La condanna ha generato molteplici reazioni sui social media, con molti utenti che celebrano la sanzione come un passo necessario, mentre altri criticano l'impunità in casi maggiori e denunciano la corruzione generalizzata nel paese. La sfiducia verso le autorità e l'indignazione per la corruzione sono sentimenti predominanti tra i cubani.

Quali aspetti del sistema giudiziario cubano sono stati messi in discussione dopo questo caso?

Il sistema giudiziario cubano è stato criticato per la sua mancanza di trasparenza ed efficacia nell'affrontare la corruzione a livello statale.
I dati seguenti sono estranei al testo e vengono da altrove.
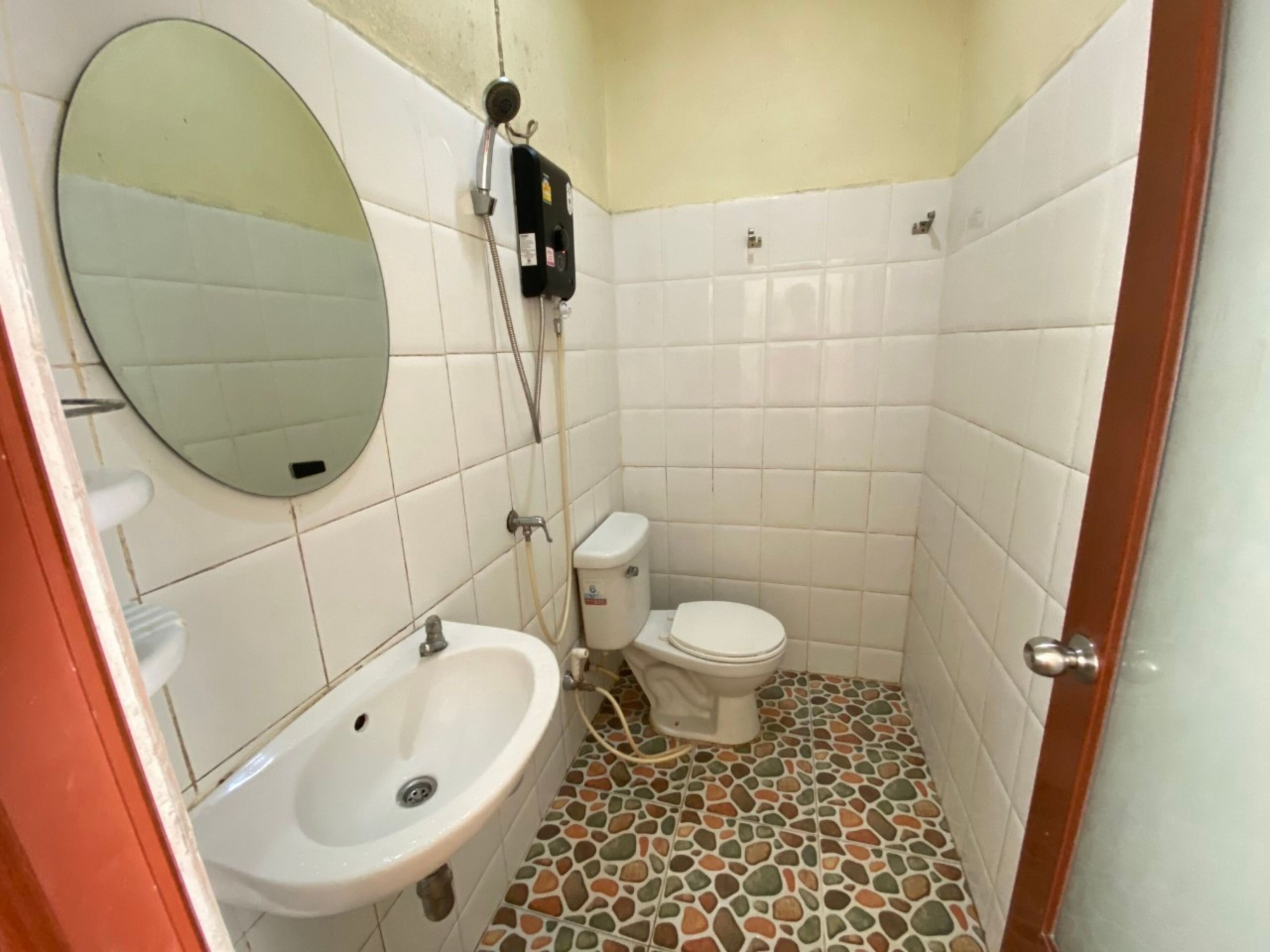 Un baño pequeño con lavamanos, inodoro y ducha blancos. El piso presenta un diseño de mosaico.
Molti ritengono che le pene siano lievi e non affrontino le radici profonde del problema, mentre altri casi di corruzione, come quello dell'ex ministro dell'Economia Alejandro Gil Fernández, non sono ancora stati chiariti pubblicamente.

Quali misure ulteriori sono state adottate contro i condannati per corruzione a Las Tunas?

Inoltre alle pene detentive, il tribunale ha imposto sanzioni accessorie come il divieto di esercitare qualsiasi professione legata all'amministrazione di risorse materiali e finanziarie, e sono stati privati dei diritti politici come il suffragio attivo e passivo. È stata disposta la loro inibizione a ricoprire cariche di direzione negli organi dello Stato e l'interdizione a ottenere un passaporto o a lasciare il paese fino all'integrale esecuzione della sanzione.